■ What you need to do
Extract every line of the entries below and reproduce each one verbatim, with no changes.

** BEGIN Data shown **

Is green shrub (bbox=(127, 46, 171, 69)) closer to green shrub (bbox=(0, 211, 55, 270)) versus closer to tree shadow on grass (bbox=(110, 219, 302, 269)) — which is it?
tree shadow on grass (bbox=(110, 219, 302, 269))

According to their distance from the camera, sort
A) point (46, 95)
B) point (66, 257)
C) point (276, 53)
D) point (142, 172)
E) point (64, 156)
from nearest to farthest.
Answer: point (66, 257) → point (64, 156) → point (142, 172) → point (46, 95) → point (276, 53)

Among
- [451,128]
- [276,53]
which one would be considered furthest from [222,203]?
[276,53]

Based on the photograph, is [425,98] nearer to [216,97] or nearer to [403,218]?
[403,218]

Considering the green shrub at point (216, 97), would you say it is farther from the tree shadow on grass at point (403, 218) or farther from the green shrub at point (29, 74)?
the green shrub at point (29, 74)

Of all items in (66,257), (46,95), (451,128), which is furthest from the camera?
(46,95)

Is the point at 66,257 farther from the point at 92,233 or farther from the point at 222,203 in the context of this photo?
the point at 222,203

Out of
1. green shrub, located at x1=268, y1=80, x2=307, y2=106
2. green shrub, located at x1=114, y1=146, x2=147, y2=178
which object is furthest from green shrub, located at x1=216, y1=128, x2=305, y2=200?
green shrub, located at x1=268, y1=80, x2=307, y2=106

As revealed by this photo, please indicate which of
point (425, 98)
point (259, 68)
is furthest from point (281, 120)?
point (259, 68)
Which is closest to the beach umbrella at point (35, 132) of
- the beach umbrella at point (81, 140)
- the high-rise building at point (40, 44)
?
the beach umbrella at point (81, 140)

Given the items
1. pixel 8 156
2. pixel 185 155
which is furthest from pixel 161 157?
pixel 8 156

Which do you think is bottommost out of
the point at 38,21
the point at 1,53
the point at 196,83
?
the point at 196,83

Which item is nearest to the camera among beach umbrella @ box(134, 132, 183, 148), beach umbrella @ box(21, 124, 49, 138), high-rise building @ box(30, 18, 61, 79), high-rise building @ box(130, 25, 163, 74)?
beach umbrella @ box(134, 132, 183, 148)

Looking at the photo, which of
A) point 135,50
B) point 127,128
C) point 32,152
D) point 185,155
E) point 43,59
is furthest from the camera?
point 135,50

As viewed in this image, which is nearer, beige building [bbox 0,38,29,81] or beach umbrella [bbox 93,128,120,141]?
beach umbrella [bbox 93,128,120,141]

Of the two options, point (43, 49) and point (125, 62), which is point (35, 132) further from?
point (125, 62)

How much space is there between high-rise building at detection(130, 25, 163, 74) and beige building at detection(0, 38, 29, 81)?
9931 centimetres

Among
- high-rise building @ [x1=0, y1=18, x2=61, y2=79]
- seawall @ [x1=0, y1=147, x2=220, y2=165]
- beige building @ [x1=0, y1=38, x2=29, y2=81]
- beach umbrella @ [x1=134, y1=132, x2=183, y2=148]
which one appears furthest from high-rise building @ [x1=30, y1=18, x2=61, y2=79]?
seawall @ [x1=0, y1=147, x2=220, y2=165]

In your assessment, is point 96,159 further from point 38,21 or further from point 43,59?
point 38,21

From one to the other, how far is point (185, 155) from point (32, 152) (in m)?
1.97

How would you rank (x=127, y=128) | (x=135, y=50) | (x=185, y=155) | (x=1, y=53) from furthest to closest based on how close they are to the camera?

** END Data shown **

■ Written response
Is green shrub (bbox=(127, 46, 171, 69)) closer to green shrub (bbox=(0, 211, 55, 270)) versus closer to tree shadow on grass (bbox=(110, 219, 302, 269)) — which is it?
tree shadow on grass (bbox=(110, 219, 302, 269))

According to their distance from the camera, sort
A) point (46, 95)
B) point (66, 257)
C) point (276, 53)
D) point (142, 172)
E) point (64, 156)
from nearest to farthest.
Answer: point (66, 257) → point (64, 156) → point (142, 172) → point (46, 95) → point (276, 53)

Among
- [451,128]
- [276,53]
which one would be considered furthest from [222,203]?
[276,53]

Based on the photograph, is [425,98] nearer to [216,97] or nearer to [403,218]?
[403,218]

Considering the green shrub at point (216, 97), would you say it is farther from the tree shadow on grass at point (403, 218) or farther from the green shrub at point (29, 74)?
the green shrub at point (29, 74)

Of all items in (66,257), (46,95), (451,128), which is furthest from the camera?
(46,95)

Is the point at 66,257 farther from the point at 92,233 or farther from the point at 222,203 in the context of this photo?
the point at 222,203

Out of
1. green shrub, located at x1=268, y1=80, x2=307, y2=106
2. green shrub, located at x1=114, y1=146, x2=147, y2=178
which object is furthest from green shrub, located at x1=216, y1=128, x2=305, y2=200?
green shrub, located at x1=268, y1=80, x2=307, y2=106

As revealed by this photo, please indicate which of
point (425, 98)
point (259, 68)
is furthest from point (281, 120)?
point (259, 68)
Which is closest to the beach umbrella at point (35, 132) of
- the beach umbrella at point (81, 140)
- the high-rise building at point (40, 44)
?
the beach umbrella at point (81, 140)

Given the items
1. pixel 8 156
2. pixel 185 155
which is furthest from pixel 161 157?
pixel 8 156

Which do you think is bottommost out of
the point at 38,21
the point at 1,53
the point at 196,83
?
the point at 196,83

Which item is nearest to the camera among beach umbrella @ box(134, 132, 183, 148), beach umbrella @ box(21, 124, 49, 138), high-rise building @ box(30, 18, 61, 79), high-rise building @ box(130, 25, 163, 74)?
beach umbrella @ box(134, 132, 183, 148)

Looking at the photo, which of
A) point 135,50
B) point 127,128
C) point 32,152
D) point 185,155
E) point 43,59
is furthest from the camera?
point 135,50

As viewed in this image, which is nearer, beige building [bbox 0,38,29,81] or beach umbrella [bbox 93,128,120,141]?
beach umbrella [bbox 93,128,120,141]

Of the two options, point (43, 49) and point (125, 62), which is point (35, 132) further from?
point (125, 62)

How much space is there between high-rise building at detection(130, 25, 163, 74) and beige building at detection(0, 38, 29, 81)?
9931 centimetres

Among
- high-rise building @ [x1=0, y1=18, x2=61, y2=79]
- seawall @ [x1=0, y1=147, x2=220, y2=165]
- beige building @ [x1=0, y1=38, x2=29, y2=81]
- beach umbrella @ [x1=134, y1=132, x2=183, y2=148]
which one appears furthest from high-rise building @ [x1=30, y1=18, x2=61, y2=79]?
seawall @ [x1=0, y1=147, x2=220, y2=165]

In your assessment, is point 96,159 further from point 38,21 or further from point 43,59?
point 38,21

From one to the other, how far is point (185, 155) from point (32, 152) (in m)?
1.97

How would you rank (x=127, y=128) | (x=135, y=50) | (x=185, y=155) | (x=1, y=53) from furthest to closest based on how close they are to the camera?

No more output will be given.